> _What the task asks_: Copy the passage of the MDS text from "Certain risk factors" up to and including "at increased risk.".

> _Given text_:
※
Possibly the only thing more frightening than being diagnosed with cancer is learning you have a form of the disease you’ve never heard of. That’s exactly what Robin Roberts, host of “Good Morning America” felt in 2012, at the age of 51, when she was diagnosed with a rare form of blood cancer. “It is something called MDS—myelodysplastic syndromes,” she announced to her viewers, admitting that she didn’t know what exactly it was at the time. “If you’re going… what? I was doing the same thing.”

MDS is a type of cancer in which the bone marrow does not make enough healthy blood cells, and instead abnormal cells take over the bone marrow or blood. In healthy people, the bone marrow contains stem cells (immature cells) that eventually become mature, functional blood cells. They may become red blood cells to carry oxygen, white blood cells to fight infections, or platelets, which stop bleeding by forming clots.

But in patients with MDS, the young blood cells do not mature correctly and instead die in either the bone marrow or the blood. As a result, there are fewer healthy blood cells, which can lead to infections, anemia (a lack of healthy red blood cells that carry oxygen throughout the body) or heavy bleeding. There are eight different types of MDS that can be diagnosed by identifying specific changes to the cells in the bone marrow and blood.

Certain risk factors increase the chance of developing MDS, including being male and older than 60, as well as having been exposed to tobacco, chemicals such as pesticides or heavy metals like mercury and lead. A person who has received radiation or chemotherapy is also at increased risk.
※
Dataset items:
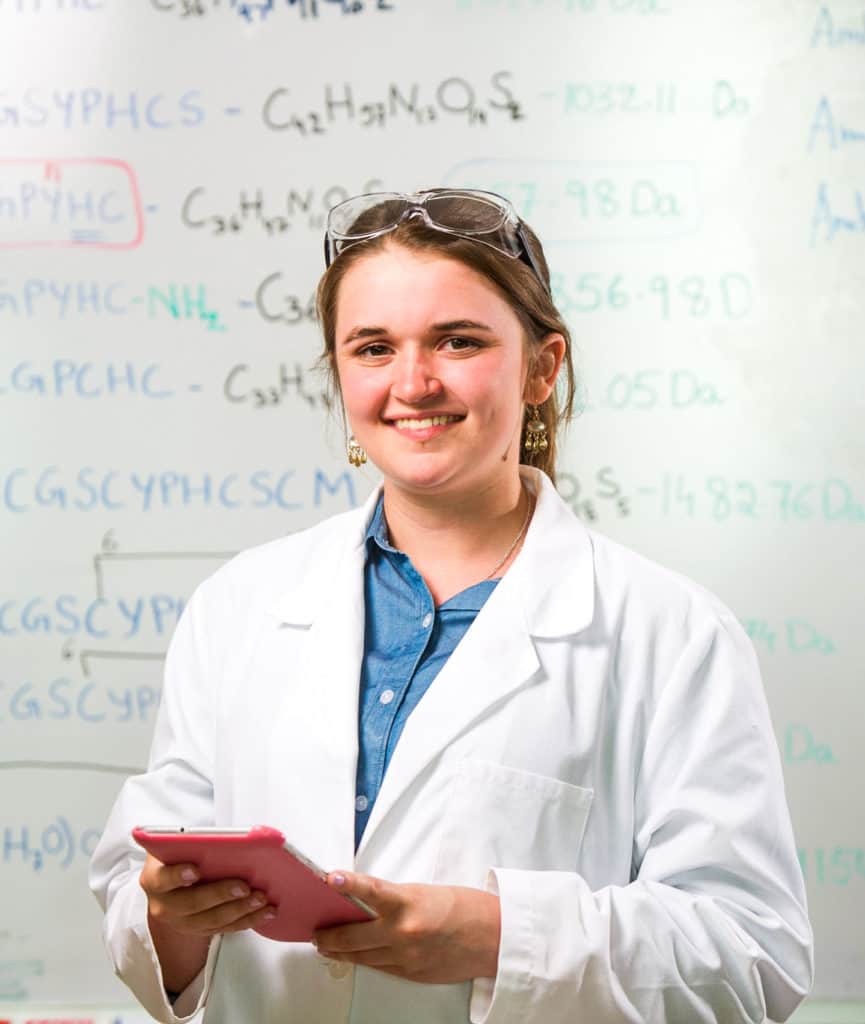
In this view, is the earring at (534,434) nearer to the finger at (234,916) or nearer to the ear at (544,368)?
the ear at (544,368)

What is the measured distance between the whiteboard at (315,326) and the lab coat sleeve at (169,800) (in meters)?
0.85

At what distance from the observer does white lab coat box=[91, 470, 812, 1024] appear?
1.05m

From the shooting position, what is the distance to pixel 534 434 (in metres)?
1.42

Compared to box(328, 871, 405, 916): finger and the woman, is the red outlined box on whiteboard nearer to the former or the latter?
the woman

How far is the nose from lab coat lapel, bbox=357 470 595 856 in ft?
0.72

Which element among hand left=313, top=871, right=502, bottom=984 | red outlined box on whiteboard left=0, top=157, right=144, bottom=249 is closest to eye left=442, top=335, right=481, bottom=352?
hand left=313, top=871, right=502, bottom=984

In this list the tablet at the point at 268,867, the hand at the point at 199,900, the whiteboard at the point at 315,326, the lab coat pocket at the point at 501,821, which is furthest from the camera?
the whiteboard at the point at 315,326

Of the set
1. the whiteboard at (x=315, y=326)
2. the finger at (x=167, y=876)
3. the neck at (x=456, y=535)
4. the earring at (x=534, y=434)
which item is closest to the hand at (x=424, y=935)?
the finger at (x=167, y=876)

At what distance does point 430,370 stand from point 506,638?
28cm

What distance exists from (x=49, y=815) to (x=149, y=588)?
1.48 feet

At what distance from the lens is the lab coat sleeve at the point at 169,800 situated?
117 cm

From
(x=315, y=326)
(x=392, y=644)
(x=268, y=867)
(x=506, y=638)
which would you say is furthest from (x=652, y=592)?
(x=315, y=326)

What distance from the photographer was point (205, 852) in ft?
2.96

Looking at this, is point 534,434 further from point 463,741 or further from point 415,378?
point 463,741
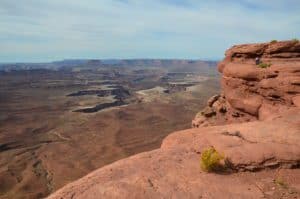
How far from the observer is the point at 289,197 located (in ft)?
25.9

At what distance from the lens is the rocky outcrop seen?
57.3ft

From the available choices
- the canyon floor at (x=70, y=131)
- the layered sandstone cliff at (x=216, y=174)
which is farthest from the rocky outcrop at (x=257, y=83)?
the canyon floor at (x=70, y=131)

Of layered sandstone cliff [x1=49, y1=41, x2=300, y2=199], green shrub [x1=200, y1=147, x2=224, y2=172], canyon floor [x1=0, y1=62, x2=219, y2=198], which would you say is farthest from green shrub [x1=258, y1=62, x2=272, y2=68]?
canyon floor [x1=0, y1=62, x2=219, y2=198]

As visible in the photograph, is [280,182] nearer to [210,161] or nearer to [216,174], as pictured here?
[216,174]

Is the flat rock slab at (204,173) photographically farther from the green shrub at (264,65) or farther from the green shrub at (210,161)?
the green shrub at (264,65)

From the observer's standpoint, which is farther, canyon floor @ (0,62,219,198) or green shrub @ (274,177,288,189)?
canyon floor @ (0,62,219,198)

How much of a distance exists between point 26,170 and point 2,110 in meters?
47.8

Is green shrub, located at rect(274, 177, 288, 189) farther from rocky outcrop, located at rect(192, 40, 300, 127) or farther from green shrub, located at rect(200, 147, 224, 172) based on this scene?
rocky outcrop, located at rect(192, 40, 300, 127)

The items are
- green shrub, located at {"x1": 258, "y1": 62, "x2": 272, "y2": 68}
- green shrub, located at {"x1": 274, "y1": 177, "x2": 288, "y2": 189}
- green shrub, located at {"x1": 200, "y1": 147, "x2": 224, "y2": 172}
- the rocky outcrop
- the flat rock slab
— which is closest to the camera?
the flat rock slab

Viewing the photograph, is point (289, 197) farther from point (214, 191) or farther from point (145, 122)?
point (145, 122)

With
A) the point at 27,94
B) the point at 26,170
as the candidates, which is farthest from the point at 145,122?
the point at 27,94

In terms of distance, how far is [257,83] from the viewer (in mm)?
19562

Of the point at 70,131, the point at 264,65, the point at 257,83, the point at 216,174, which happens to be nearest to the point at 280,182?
the point at 216,174

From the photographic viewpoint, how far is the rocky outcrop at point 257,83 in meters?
17.5
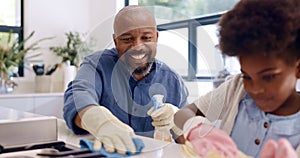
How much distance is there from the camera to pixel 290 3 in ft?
1.04

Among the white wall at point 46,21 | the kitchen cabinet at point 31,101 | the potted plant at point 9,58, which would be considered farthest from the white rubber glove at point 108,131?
the white wall at point 46,21

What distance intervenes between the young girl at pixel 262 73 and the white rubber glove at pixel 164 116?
0.23 feet

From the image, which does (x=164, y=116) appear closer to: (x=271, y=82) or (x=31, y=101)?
(x=271, y=82)

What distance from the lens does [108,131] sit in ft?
1.50

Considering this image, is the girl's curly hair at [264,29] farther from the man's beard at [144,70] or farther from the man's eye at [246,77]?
the man's beard at [144,70]

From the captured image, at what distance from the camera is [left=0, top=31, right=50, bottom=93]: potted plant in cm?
221

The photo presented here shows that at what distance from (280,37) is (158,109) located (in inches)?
8.3

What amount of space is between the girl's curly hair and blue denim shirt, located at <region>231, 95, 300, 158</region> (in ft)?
0.24

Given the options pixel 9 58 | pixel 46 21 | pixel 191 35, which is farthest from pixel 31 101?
pixel 191 35

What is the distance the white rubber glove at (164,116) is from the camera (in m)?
0.45

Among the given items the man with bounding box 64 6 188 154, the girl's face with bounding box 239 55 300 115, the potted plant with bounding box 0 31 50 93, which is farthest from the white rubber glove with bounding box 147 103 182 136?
the potted plant with bounding box 0 31 50 93

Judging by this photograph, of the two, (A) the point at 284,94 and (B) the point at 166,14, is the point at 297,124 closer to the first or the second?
(A) the point at 284,94

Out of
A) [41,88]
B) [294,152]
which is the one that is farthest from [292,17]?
[41,88]

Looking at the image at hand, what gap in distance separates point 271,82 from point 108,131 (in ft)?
0.76
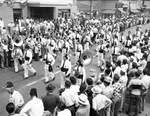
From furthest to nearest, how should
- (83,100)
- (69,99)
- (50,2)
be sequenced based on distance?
(50,2) → (69,99) → (83,100)

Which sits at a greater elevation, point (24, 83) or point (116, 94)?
point (116, 94)

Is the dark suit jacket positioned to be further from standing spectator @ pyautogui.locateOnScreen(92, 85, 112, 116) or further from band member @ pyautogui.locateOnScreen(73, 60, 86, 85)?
band member @ pyautogui.locateOnScreen(73, 60, 86, 85)

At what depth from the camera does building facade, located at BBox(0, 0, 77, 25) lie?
19.2 m

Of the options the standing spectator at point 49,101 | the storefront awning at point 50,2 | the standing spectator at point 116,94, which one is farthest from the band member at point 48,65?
the storefront awning at point 50,2

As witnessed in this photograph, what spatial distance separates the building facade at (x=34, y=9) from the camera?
19.2m

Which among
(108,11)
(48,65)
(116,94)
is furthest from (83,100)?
(108,11)

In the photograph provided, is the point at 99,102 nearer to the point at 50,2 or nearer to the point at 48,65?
the point at 48,65

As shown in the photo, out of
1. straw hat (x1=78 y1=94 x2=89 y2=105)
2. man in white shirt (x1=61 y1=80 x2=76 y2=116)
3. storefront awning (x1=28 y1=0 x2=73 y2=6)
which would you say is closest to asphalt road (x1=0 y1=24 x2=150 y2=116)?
man in white shirt (x1=61 y1=80 x2=76 y2=116)

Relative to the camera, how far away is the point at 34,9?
83.9 ft

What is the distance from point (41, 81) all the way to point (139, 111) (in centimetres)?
456

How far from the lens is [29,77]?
996 cm

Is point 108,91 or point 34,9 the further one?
point 34,9

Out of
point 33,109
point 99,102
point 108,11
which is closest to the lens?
point 33,109

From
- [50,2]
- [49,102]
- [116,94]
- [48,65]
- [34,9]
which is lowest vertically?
[116,94]
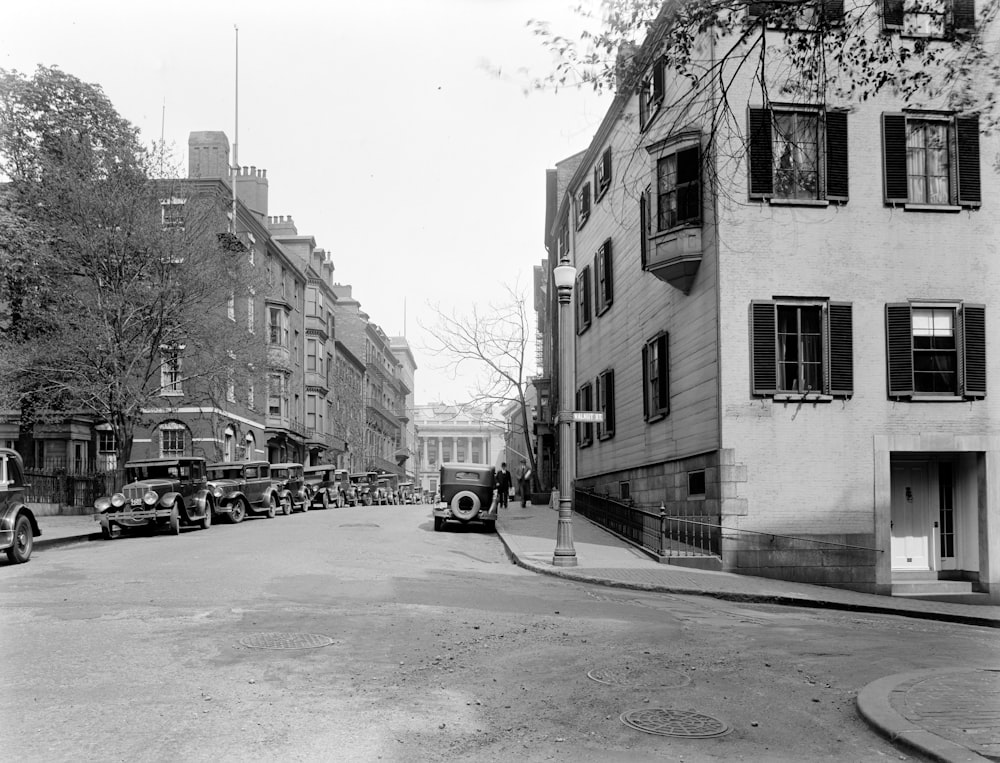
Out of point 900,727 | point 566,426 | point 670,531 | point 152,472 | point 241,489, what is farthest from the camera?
point 241,489

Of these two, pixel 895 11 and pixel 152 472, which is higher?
pixel 895 11

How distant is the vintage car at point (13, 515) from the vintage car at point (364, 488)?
33019 mm

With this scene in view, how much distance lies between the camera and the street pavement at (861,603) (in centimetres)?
602

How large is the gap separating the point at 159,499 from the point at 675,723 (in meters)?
19.8

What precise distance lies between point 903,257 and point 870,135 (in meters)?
2.56

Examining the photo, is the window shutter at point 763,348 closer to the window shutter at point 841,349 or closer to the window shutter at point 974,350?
the window shutter at point 841,349

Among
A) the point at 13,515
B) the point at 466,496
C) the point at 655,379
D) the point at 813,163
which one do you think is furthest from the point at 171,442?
the point at 813,163

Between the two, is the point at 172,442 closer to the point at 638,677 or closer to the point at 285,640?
the point at 285,640

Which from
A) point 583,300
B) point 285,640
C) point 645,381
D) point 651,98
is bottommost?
point 285,640

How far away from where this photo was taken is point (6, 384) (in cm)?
2920

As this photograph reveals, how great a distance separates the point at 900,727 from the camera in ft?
20.1

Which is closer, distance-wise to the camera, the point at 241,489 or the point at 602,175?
the point at 602,175

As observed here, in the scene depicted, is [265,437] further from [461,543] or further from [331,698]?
[331,698]

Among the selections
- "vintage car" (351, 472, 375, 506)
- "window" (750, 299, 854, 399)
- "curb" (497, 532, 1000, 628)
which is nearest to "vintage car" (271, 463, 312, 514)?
"vintage car" (351, 472, 375, 506)
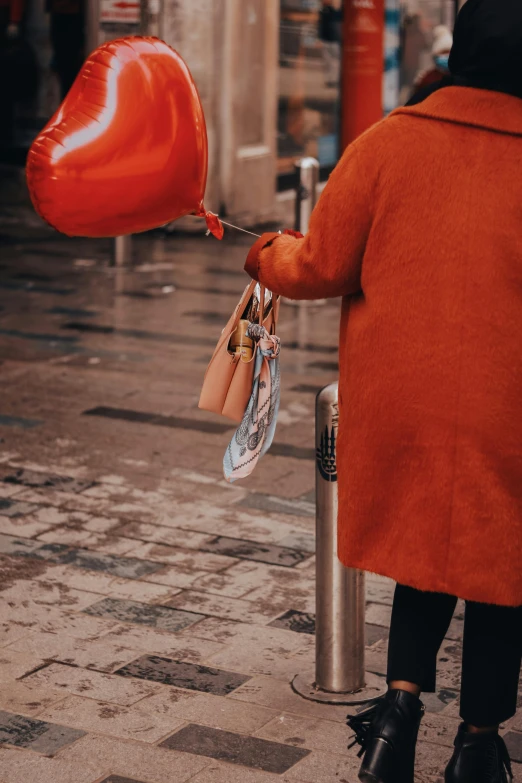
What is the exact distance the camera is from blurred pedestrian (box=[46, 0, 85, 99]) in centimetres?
1456

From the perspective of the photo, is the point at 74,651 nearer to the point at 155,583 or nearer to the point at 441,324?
the point at 155,583

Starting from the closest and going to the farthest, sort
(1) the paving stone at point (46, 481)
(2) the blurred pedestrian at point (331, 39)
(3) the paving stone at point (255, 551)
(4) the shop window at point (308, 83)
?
(3) the paving stone at point (255, 551), (1) the paving stone at point (46, 481), (4) the shop window at point (308, 83), (2) the blurred pedestrian at point (331, 39)

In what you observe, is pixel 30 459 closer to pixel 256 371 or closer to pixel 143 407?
pixel 143 407

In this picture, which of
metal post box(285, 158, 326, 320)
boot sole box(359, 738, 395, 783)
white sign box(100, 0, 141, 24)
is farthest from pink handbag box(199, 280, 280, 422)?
white sign box(100, 0, 141, 24)

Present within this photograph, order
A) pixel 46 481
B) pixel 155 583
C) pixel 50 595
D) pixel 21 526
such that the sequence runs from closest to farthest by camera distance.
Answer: pixel 50 595 < pixel 155 583 < pixel 21 526 < pixel 46 481

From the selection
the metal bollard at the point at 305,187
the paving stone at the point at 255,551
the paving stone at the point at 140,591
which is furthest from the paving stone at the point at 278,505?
the metal bollard at the point at 305,187

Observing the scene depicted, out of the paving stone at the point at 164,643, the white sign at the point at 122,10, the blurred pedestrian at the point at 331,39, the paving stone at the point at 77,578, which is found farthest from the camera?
the blurred pedestrian at the point at 331,39

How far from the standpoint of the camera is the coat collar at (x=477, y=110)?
9.13ft

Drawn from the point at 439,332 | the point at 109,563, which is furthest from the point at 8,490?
the point at 439,332

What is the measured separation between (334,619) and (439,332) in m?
1.15

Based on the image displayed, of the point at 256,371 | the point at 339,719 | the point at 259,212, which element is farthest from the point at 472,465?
the point at 259,212

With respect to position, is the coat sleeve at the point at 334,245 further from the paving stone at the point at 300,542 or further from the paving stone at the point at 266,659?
the paving stone at the point at 300,542

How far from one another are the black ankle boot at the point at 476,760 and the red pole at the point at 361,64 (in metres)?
13.4

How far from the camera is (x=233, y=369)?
3.40 meters
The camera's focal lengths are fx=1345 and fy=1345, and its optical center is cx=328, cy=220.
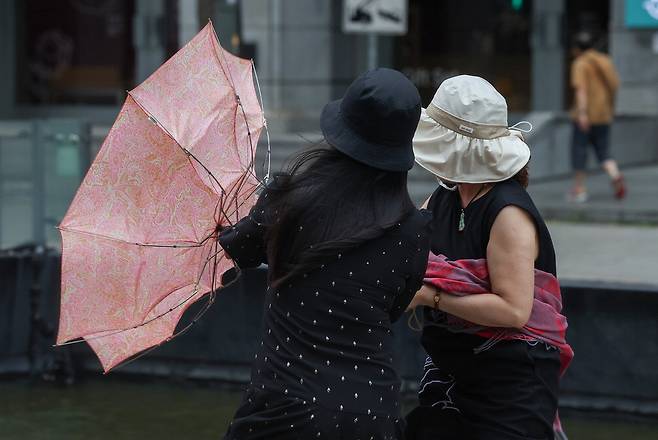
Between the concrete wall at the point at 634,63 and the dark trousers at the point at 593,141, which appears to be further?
the concrete wall at the point at 634,63

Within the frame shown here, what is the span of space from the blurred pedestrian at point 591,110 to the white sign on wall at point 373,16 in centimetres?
259

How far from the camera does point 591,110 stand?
14180 millimetres

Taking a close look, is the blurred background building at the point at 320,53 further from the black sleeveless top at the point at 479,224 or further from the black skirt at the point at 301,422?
the black skirt at the point at 301,422

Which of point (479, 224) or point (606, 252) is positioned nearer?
point (479, 224)

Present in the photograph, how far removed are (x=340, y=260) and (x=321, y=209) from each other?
129mm

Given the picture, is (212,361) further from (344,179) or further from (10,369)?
(344,179)

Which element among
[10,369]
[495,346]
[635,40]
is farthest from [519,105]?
[495,346]

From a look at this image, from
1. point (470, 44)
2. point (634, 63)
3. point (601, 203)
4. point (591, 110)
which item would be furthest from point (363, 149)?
point (470, 44)

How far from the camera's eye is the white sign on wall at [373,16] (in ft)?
39.8

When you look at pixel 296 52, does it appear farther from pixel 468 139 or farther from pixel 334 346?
pixel 334 346

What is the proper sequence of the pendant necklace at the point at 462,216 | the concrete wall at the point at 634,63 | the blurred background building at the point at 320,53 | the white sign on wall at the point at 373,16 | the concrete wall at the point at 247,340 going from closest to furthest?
the pendant necklace at the point at 462,216 → the concrete wall at the point at 247,340 → the white sign on wall at the point at 373,16 → the concrete wall at the point at 634,63 → the blurred background building at the point at 320,53

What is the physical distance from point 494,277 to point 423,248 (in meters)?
0.37

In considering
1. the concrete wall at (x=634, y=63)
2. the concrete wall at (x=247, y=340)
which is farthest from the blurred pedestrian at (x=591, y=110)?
the concrete wall at (x=247, y=340)

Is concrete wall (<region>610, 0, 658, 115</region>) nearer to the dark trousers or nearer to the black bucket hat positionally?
the dark trousers
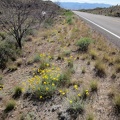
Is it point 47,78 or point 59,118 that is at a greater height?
point 47,78

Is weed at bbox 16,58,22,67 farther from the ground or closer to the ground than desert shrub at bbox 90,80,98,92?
closer to the ground

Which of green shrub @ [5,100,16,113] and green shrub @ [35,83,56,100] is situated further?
green shrub @ [35,83,56,100]

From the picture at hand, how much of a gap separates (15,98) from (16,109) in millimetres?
521

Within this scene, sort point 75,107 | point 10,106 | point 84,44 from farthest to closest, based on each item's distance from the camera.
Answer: point 84,44 → point 10,106 → point 75,107

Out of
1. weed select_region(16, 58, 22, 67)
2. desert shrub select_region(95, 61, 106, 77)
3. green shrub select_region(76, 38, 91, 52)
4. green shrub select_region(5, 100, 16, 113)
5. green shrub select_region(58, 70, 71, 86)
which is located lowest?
green shrub select_region(5, 100, 16, 113)

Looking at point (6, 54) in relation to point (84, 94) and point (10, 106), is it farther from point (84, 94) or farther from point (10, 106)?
point (84, 94)

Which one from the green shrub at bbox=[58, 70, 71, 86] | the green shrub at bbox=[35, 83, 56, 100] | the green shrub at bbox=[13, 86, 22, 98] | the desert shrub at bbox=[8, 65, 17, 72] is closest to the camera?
the green shrub at bbox=[35, 83, 56, 100]

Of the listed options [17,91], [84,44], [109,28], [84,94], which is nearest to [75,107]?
[84,94]

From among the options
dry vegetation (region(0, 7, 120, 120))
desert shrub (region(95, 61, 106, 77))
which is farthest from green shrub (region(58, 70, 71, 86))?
desert shrub (region(95, 61, 106, 77))

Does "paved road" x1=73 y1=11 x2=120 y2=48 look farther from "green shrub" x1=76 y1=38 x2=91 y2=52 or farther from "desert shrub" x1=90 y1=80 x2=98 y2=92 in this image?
"desert shrub" x1=90 y1=80 x2=98 y2=92

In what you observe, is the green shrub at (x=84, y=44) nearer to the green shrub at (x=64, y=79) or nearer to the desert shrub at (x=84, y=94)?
the green shrub at (x=64, y=79)

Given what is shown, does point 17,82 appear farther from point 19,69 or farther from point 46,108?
point 46,108

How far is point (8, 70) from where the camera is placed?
7.62 meters

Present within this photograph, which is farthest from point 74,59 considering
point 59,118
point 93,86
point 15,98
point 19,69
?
point 59,118
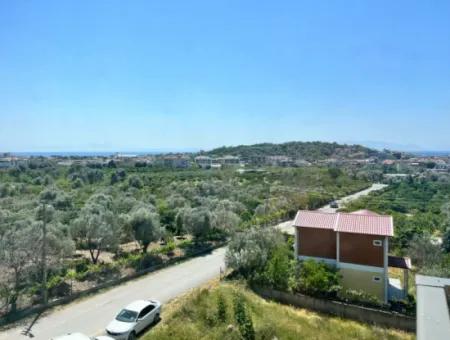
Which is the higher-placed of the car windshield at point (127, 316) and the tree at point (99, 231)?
the tree at point (99, 231)

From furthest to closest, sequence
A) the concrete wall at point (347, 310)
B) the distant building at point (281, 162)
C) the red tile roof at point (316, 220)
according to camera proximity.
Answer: the distant building at point (281, 162), the red tile roof at point (316, 220), the concrete wall at point (347, 310)

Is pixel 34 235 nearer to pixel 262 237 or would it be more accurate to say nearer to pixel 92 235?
pixel 92 235

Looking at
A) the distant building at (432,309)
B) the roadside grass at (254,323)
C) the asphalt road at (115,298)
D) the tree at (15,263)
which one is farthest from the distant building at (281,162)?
the distant building at (432,309)

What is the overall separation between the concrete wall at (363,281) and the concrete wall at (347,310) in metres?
2.70

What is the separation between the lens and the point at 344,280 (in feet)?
70.1

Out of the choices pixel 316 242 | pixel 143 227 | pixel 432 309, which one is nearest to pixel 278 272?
pixel 316 242

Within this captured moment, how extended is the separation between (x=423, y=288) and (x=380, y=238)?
54.8 feet

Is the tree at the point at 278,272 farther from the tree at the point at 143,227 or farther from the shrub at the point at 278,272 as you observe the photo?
the tree at the point at 143,227

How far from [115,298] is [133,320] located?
4898mm

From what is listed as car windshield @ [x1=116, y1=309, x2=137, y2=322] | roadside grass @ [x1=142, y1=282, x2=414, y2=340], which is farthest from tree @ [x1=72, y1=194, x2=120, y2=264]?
car windshield @ [x1=116, y1=309, x2=137, y2=322]

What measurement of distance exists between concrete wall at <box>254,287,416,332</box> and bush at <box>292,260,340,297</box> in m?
0.68

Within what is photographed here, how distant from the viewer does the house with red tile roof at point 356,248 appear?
2047 centimetres

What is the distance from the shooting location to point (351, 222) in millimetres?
21547

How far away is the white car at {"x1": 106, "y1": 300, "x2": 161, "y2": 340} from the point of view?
565 inches
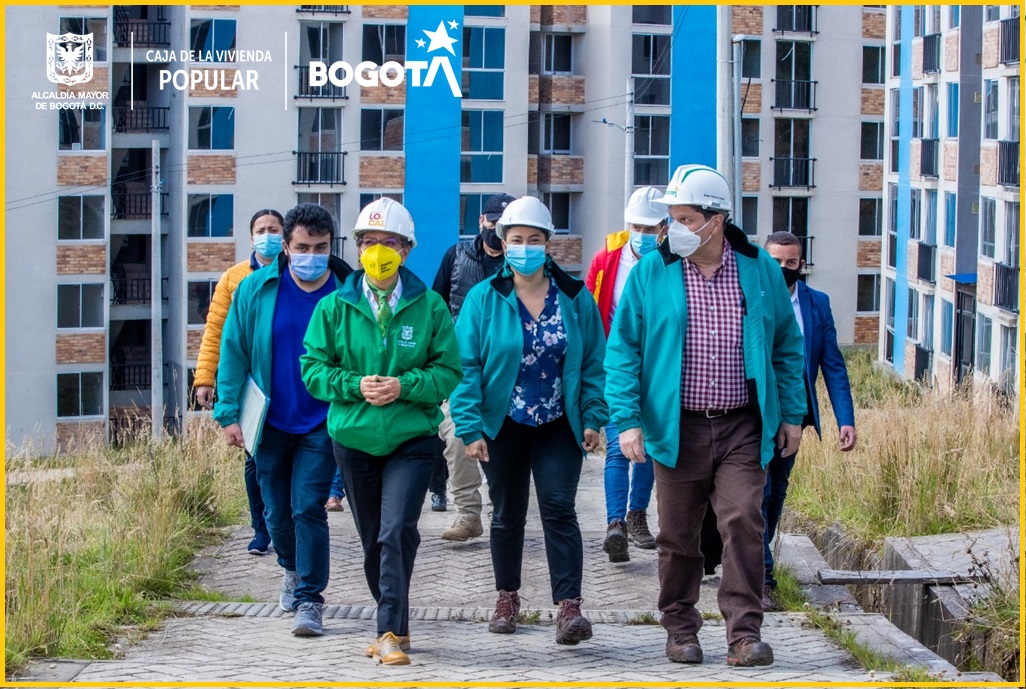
※
> _Response_:
Certain risk factors increase the chance of developing MDS, including being male and older than 60, as well as having been exposed to tobacco, chemicals such as pesticides or heavy metals like mercury and lead. A person who has received radiation or chemotherapy is also at increased risk.